- Document segment:
※ ※ ※

In June 2016, when Maarten van Beek became the new HR director at ING Netherlands, he was struck by a powerful realization: his company looked more like a tech startup than the nation’s largest bank. Just one year earlier, the bank had officially gone live as an agile organization, complete with tribes and squads, standups and scrums, and a dramatically flatter structure. Since joining the bank, van Beek has witnessed its transformation into a leading-edge digital entity. The organization that began its agile journey by taking field trips to the likes of Spotify, Netflix, and Zappos is today giving its own twice-weekly guided tours for agile-aspiring organizations from all over the world. There’s even a waiting list.
ING Netherlands’ agile transformation is no longer big news. The Dutch domestic-banking unit of ING has been celebrated as a paragon of agile ways of working among nontechnology companies. The transformation has accelerated the time to market for new services and fostered a wholly customer-centric mindset—two big reasons, its executives believe, why it garnered Global Finance’s Best Bank of the World award for 2018. What some may be unfamiliar with, though, is the role that ING’s HR team played in this transformation and the fact that it has undertaken its own agile odyssey. Both experiences offer important lessons for other companies making the shift—and for their HR organizations, as agents and adopters of agile transformation.
ING Netherlands’ agile transformation began in 2011 as a grassroots effort in the bank’s IT group. In 2014, as CEO Nick Jue (now CEO of ING Germany) and the senior leadership team were setting the bank’s new Think Forward strategy, they realized that they were in the business of delivering products digitally. (See “Nick Jue on Transforming ING Netherlands and Introducing an Agile Way of Working,” BCG article, July 2017.) In effect, they were running a tech firm with a banking license. They saw how leading digital companies were reshaping customer expectations across every industry, banking included. ING, they decided, should be the banking world’s digital leader, organized and primed to deliver an unparalleled customer experience to its retail, commercial, and investment clientele. Change was imperative. And it had to happen immediately so that the company could establish itself as a front-runner.
Becoming the digital leader meant enhancing the customer experience, being faster to market, minimizing handovers and hurdles, boosting employee engagement, and attracting top talent. Given all that, Jue and his team knew they would have to redesign the work environment. The silos and traditional hierarchical structure had to go. An agile way of working was the answer, but it had to be implemented across the board.
Inspired by the principles of the famed Agile Manifesto, ING’s leaders took a minimum viable product (MVP) approach to implementation. Their corollary approach, still operative, was the “it depends” principle: without having all the answers upfront, leaders needed to stay flexible.
The changeover started in what the bank refers to as its “delivery organization”: marketing, product development and management, data, and IT—all the groups involved in designing, implementing, and maintaining new products and services. As the steward of people and change management, HR’s first job was to help build the structure of an agile organization and assign people to their new groups. (See the sidebar.) In parallel, HR had to communicate and coordinate with Netherlands work councils to ensure compliance in the overall transformation.
Modeled on the standard agile structure for software development teams, the bank’s delivery organization was arranged into more than 300 multi-disciplinary squads, 13 tribes, and over 200 chapters. (See the exhibit below.)

※ ※ ※

- Required actions:
a. In the ING article, rewrite the paragraph beginning "Becoming the digital leader meant" as a bulleted list that keeps its main facts.
b. Translate this sentence from the ING article into Spanish: "The silos and traditional hierarchical structure had to go."
c. Quote everything in the ING article from "Inspired by the" down to "the overall transformation.", word for word.

- Provided data:
※ ※ ※

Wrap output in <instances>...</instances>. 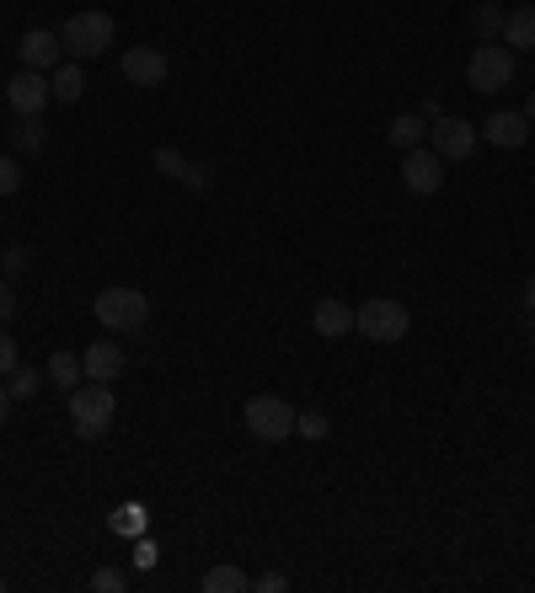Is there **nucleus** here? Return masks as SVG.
<instances>
[{
	"label": "nucleus",
	"instance_id": "31",
	"mask_svg": "<svg viewBox=\"0 0 535 593\" xmlns=\"http://www.w3.org/2000/svg\"><path fill=\"white\" fill-rule=\"evenodd\" d=\"M11 316H16V294H11V289L0 283V326H5Z\"/></svg>",
	"mask_w": 535,
	"mask_h": 593
},
{
	"label": "nucleus",
	"instance_id": "12",
	"mask_svg": "<svg viewBox=\"0 0 535 593\" xmlns=\"http://www.w3.org/2000/svg\"><path fill=\"white\" fill-rule=\"evenodd\" d=\"M59 48H65V43L54 38L48 27H33V33H22V43H16V54H22L27 70H54V65H59Z\"/></svg>",
	"mask_w": 535,
	"mask_h": 593
},
{
	"label": "nucleus",
	"instance_id": "20",
	"mask_svg": "<svg viewBox=\"0 0 535 593\" xmlns=\"http://www.w3.org/2000/svg\"><path fill=\"white\" fill-rule=\"evenodd\" d=\"M503 16H509L503 5H493V0H482V5L471 11V27H477V38H482V43H488V38H503Z\"/></svg>",
	"mask_w": 535,
	"mask_h": 593
},
{
	"label": "nucleus",
	"instance_id": "13",
	"mask_svg": "<svg viewBox=\"0 0 535 593\" xmlns=\"http://www.w3.org/2000/svg\"><path fill=\"white\" fill-rule=\"evenodd\" d=\"M166 70H171V65H166L161 48H145V43H140V48L124 54V76L134 80V86H161Z\"/></svg>",
	"mask_w": 535,
	"mask_h": 593
},
{
	"label": "nucleus",
	"instance_id": "19",
	"mask_svg": "<svg viewBox=\"0 0 535 593\" xmlns=\"http://www.w3.org/2000/svg\"><path fill=\"white\" fill-rule=\"evenodd\" d=\"M252 578L242 567H209L204 572V593H247Z\"/></svg>",
	"mask_w": 535,
	"mask_h": 593
},
{
	"label": "nucleus",
	"instance_id": "35",
	"mask_svg": "<svg viewBox=\"0 0 535 593\" xmlns=\"http://www.w3.org/2000/svg\"><path fill=\"white\" fill-rule=\"evenodd\" d=\"M525 119H531V123H535V97H531V102H525Z\"/></svg>",
	"mask_w": 535,
	"mask_h": 593
},
{
	"label": "nucleus",
	"instance_id": "23",
	"mask_svg": "<svg viewBox=\"0 0 535 593\" xmlns=\"http://www.w3.org/2000/svg\"><path fill=\"white\" fill-rule=\"evenodd\" d=\"M5 391H11V401H33V395L43 391V374H38V369H22V363H16V369H11V385H5Z\"/></svg>",
	"mask_w": 535,
	"mask_h": 593
},
{
	"label": "nucleus",
	"instance_id": "14",
	"mask_svg": "<svg viewBox=\"0 0 535 593\" xmlns=\"http://www.w3.org/2000/svg\"><path fill=\"white\" fill-rule=\"evenodd\" d=\"M311 332L316 337H348L354 332V305L348 300H316V311H311Z\"/></svg>",
	"mask_w": 535,
	"mask_h": 593
},
{
	"label": "nucleus",
	"instance_id": "11",
	"mask_svg": "<svg viewBox=\"0 0 535 593\" xmlns=\"http://www.w3.org/2000/svg\"><path fill=\"white\" fill-rule=\"evenodd\" d=\"M124 348L119 343H91L81 354V369H86V380H102V385H113L119 374H124Z\"/></svg>",
	"mask_w": 535,
	"mask_h": 593
},
{
	"label": "nucleus",
	"instance_id": "32",
	"mask_svg": "<svg viewBox=\"0 0 535 593\" xmlns=\"http://www.w3.org/2000/svg\"><path fill=\"white\" fill-rule=\"evenodd\" d=\"M0 268H5V273H22V268H27V251H5Z\"/></svg>",
	"mask_w": 535,
	"mask_h": 593
},
{
	"label": "nucleus",
	"instance_id": "1",
	"mask_svg": "<svg viewBox=\"0 0 535 593\" xmlns=\"http://www.w3.org/2000/svg\"><path fill=\"white\" fill-rule=\"evenodd\" d=\"M113 412H119V401L113 391L102 385V380H91V385H76L70 391V428L81 438H102L113 428Z\"/></svg>",
	"mask_w": 535,
	"mask_h": 593
},
{
	"label": "nucleus",
	"instance_id": "7",
	"mask_svg": "<svg viewBox=\"0 0 535 593\" xmlns=\"http://www.w3.org/2000/svg\"><path fill=\"white\" fill-rule=\"evenodd\" d=\"M482 139V128L466 119H434L428 123V150H439V160H471Z\"/></svg>",
	"mask_w": 535,
	"mask_h": 593
},
{
	"label": "nucleus",
	"instance_id": "36",
	"mask_svg": "<svg viewBox=\"0 0 535 593\" xmlns=\"http://www.w3.org/2000/svg\"><path fill=\"white\" fill-rule=\"evenodd\" d=\"M0 589H5V578H0Z\"/></svg>",
	"mask_w": 535,
	"mask_h": 593
},
{
	"label": "nucleus",
	"instance_id": "4",
	"mask_svg": "<svg viewBox=\"0 0 535 593\" xmlns=\"http://www.w3.org/2000/svg\"><path fill=\"white\" fill-rule=\"evenodd\" d=\"M408 326H412V316L402 300H365L354 311V332H365L370 343H402Z\"/></svg>",
	"mask_w": 535,
	"mask_h": 593
},
{
	"label": "nucleus",
	"instance_id": "28",
	"mask_svg": "<svg viewBox=\"0 0 535 593\" xmlns=\"http://www.w3.org/2000/svg\"><path fill=\"white\" fill-rule=\"evenodd\" d=\"M156 561H161V551H156V540H140V546H134V567H140V572H151Z\"/></svg>",
	"mask_w": 535,
	"mask_h": 593
},
{
	"label": "nucleus",
	"instance_id": "25",
	"mask_svg": "<svg viewBox=\"0 0 535 593\" xmlns=\"http://www.w3.org/2000/svg\"><path fill=\"white\" fill-rule=\"evenodd\" d=\"M16 145L33 156V150H43V123L38 119H22V128H16Z\"/></svg>",
	"mask_w": 535,
	"mask_h": 593
},
{
	"label": "nucleus",
	"instance_id": "2",
	"mask_svg": "<svg viewBox=\"0 0 535 593\" xmlns=\"http://www.w3.org/2000/svg\"><path fill=\"white\" fill-rule=\"evenodd\" d=\"M145 321H151V300L140 289L113 283V289L97 294V326H108V332H140Z\"/></svg>",
	"mask_w": 535,
	"mask_h": 593
},
{
	"label": "nucleus",
	"instance_id": "27",
	"mask_svg": "<svg viewBox=\"0 0 535 593\" xmlns=\"http://www.w3.org/2000/svg\"><path fill=\"white\" fill-rule=\"evenodd\" d=\"M91 589L119 593V589H124V572H113V567H97V578H91Z\"/></svg>",
	"mask_w": 535,
	"mask_h": 593
},
{
	"label": "nucleus",
	"instance_id": "9",
	"mask_svg": "<svg viewBox=\"0 0 535 593\" xmlns=\"http://www.w3.org/2000/svg\"><path fill=\"white\" fill-rule=\"evenodd\" d=\"M445 160H439V150H428V145H412L408 156H402V182H408L412 193H439V182H445V171H439Z\"/></svg>",
	"mask_w": 535,
	"mask_h": 593
},
{
	"label": "nucleus",
	"instance_id": "3",
	"mask_svg": "<svg viewBox=\"0 0 535 593\" xmlns=\"http://www.w3.org/2000/svg\"><path fill=\"white\" fill-rule=\"evenodd\" d=\"M113 16L108 11H76L65 27H59V43L76 54V59H97V54H108V43H113Z\"/></svg>",
	"mask_w": 535,
	"mask_h": 593
},
{
	"label": "nucleus",
	"instance_id": "6",
	"mask_svg": "<svg viewBox=\"0 0 535 593\" xmlns=\"http://www.w3.org/2000/svg\"><path fill=\"white\" fill-rule=\"evenodd\" d=\"M247 428L263 444H279V438L294 434V406H289L285 395H252L247 401Z\"/></svg>",
	"mask_w": 535,
	"mask_h": 593
},
{
	"label": "nucleus",
	"instance_id": "5",
	"mask_svg": "<svg viewBox=\"0 0 535 593\" xmlns=\"http://www.w3.org/2000/svg\"><path fill=\"white\" fill-rule=\"evenodd\" d=\"M466 80H471V91H503L514 80V48L509 43H477Z\"/></svg>",
	"mask_w": 535,
	"mask_h": 593
},
{
	"label": "nucleus",
	"instance_id": "10",
	"mask_svg": "<svg viewBox=\"0 0 535 593\" xmlns=\"http://www.w3.org/2000/svg\"><path fill=\"white\" fill-rule=\"evenodd\" d=\"M482 139H488V145H498V150H520V145L531 139V119L503 108V113H493V119L482 123Z\"/></svg>",
	"mask_w": 535,
	"mask_h": 593
},
{
	"label": "nucleus",
	"instance_id": "24",
	"mask_svg": "<svg viewBox=\"0 0 535 593\" xmlns=\"http://www.w3.org/2000/svg\"><path fill=\"white\" fill-rule=\"evenodd\" d=\"M113 529H119V535H145V508H140V503H124V508L113 514Z\"/></svg>",
	"mask_w": 535,
	"mask_h": 593
},
{
	"label": "nucleus",
	"instance_id": "15",
	"mask_svg": "<svg viewBox=\"0 0 535 593\" xmlns=\"http://www.w3.org/2000/svg\"><path fill=\"white\" fill-rule=\"evenodd\" d=\"M156 171H166L171 182H188V188H199V193L209 188V171H204V166H193V160L182 156V150H171V145H161V150H156Z\"/></svg>",
	"mask_w": 535,
	"mask_h": 593
},
{
	"label": "nucleus",
	"instance_id": "16",
	"mask_svg": "<svg viewBox=\"0 0 535 593\" xmlns=\"http://www.w3.org/2000/svg\"><path fill=\"white\" fill-rule=\"evenodd\" d=\"M503 43L531 54V48H535V5H520V11H509V16H503Z\"/></svg>",
	"mask_w": 535,
	"mask_h": 593
},
{
	"label": "nucleus",
	"instance_id": "34",
	"mask_svg": "<svg viewBox=\"0 0 535 593\" xmlns=\"http://www.w3.org/2000/svg\"><path fill=\"white\" fill-rule=\"evenodd\" d=\"M525 311H535V273L525 278Z\"/></svg>",
	"mask_w": 535,
	"mask_h": 593
},
{
	"label": "nucleus",
	"instance_id": "18",
	"mask_svg": "<svg viewBox=\"0 0 535 593\" xmlns=\"http://www.w3.org/2000/svg\"><path fill=\"white\" fill-rule=\"evenodd\" d=\"M48 91H54V102H81V91H86L81 65H59V70L48 76Z\"/></svg>",
	"mask_w": 535,
	"mask_h": 593
},
{
	"label": "nucleus",
	"instance_id": "30",
	"mask_svg": "<svg viewBox=\"0 0 535 593\" xmlns=\"http://www.w3.org/2000/svg\"><path fill=\"white\" fill-rule=\"evenodd\" d=\"M11 369H16V343L0 332V374H11Z\"/></svg>",
	"mask_w": 535,
	"mask_h": 593
},
{
	"label": "nucleus",
	"instance_id": "33",
	"mask_svg": "<svg viewBox=\"0 0 535 593\" xmlns=\"http://www.w3.org/2000/svg\"><path fill=\"white\" fill-rule=\"evenodd\" d=\"M5 412H11V391L0 385V428H5Z\"/></svg>",
	"mask_w": 535,
	"mask_h": 593
},
{
	"label": "nucleus",
	"instance_id": "22",
	"mask_svg": "<svg viewBox=\"0 0 535 593\" xmlns=\"http://www.w3.org/2000/svg\"><path fill=\"white\" fill-rule=\"evenodd\" d=\"M294 434L300 438H327L332 434V423H327V412H316V406H305V412H294Z\"/></svg>",
	"mask_w": 535,
	"mask_h": 593
},
{
	"label": "nucleus",
	"instance_id": "21",
	"mask_svg": "<svg viewBox=\"0 0 535 593\" xmlns=\"http://www.w3.org/2000/svg\"><path fill=\"white\" fill-rule=\"evenodd\" d=\"M81 358L76 354H54L48 358V380H54V385H70V391H76V385H81Z\"/></svg>",
	"mask_w": 535,
	"mask_h": 593
},
{
	"label": "nucleus",
	"instance_id": "8",
	"mask_svg": "<svg viewBox=\"0 0 535 593\" xmlns=\"http://www.w3.org/2000/svg\"><path fill=\"white\" fill-rule=\"evenodd\" d=\"M5 97H11V113H22V119H38L43 108L54 102V91H48V76L43 70H16L11 76V86H5Z\"/></svg>",
	"mask_w": 535,
	"mask_h": 593
},
{
	"label": "nucleus",
	"instance_id": "26",
	"mask_svg": "<svg viewBox=\"0 0 535 593\" xmlns=\"http://www.w3.org/2000/svg\"><path fill=\"white\" fill-rule=\"evenodd\" d=\"M16 188H22V166H16L11 156H0V198L16 193Z\"/></svg>",
	"mask_w": 535,
	"mask_h": 593
},
{
	"label": "nucleus",
	"instance_id": "17",
	"mask_svg": "<svg viewBox=\"0 0 535 593\" xmlns=\"http://www.w3.org/2000/svg\"><path fill=\"white\" fill-rule=\"evenodd\" d=\"M386 139H391L397 150H412V145H423V139H428V119H423V113H402V119H391Z\"/></svg>",
	"mask_w": 535,
	"mask_h": 593
},
{
	"label": "nucleus",
	"instance_id": "29",
	"mask_svg": "<svg viewBox=\"0 0 535 593\" xmlns=\"http://www.w3.org/2000/svg\"><path fill=\"white\" fill-rule=\"evenodd\" d=\"M252 589H257V593H285L289 578H285V572H263V578H252Z\"/></svg>",
	"mask_w": 535,
	"mask_h": 593
}]
</instances>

※ ※ ※

- Answers to the exercises:
a.
- Becoming the digital leader required a better customer experience, faster time to market, fewer handovers and hurdles, stronger employee engagement, and the ability to attract top talent.
- Because of this, Jue and his team knew they had to redesign the work environment.
- The silos and the traditional hierarchical structure had to be eliminated.
- The answer was an agile way of working, implemented across the board.

b. Los silos y la estructura jerárquica tradicional tenían que desaparecer.

c.
Inspired by the principles of the famed Agile Manifesto, ING’s leaders took a minimum viable product (MVP) approach to implementation. Their corollary approach, still operative, was the “it depends” principle: without having all the answers upfront, leaders needed to stay flexible.
The changeover started in what the bank refers to as its “delivery organization”: marketing, product development and management, data, and IT—all the groups involved in designing, implementing, and maintaining new products and services. As the steward of people and change management, HR’s first job was to help build the structure of an agile organization and assign people to their new groups. (See the sidebar.) In parallel, HR had to communicate and coordinate with Netherlands work councils to ensure compliance in the overall transformation.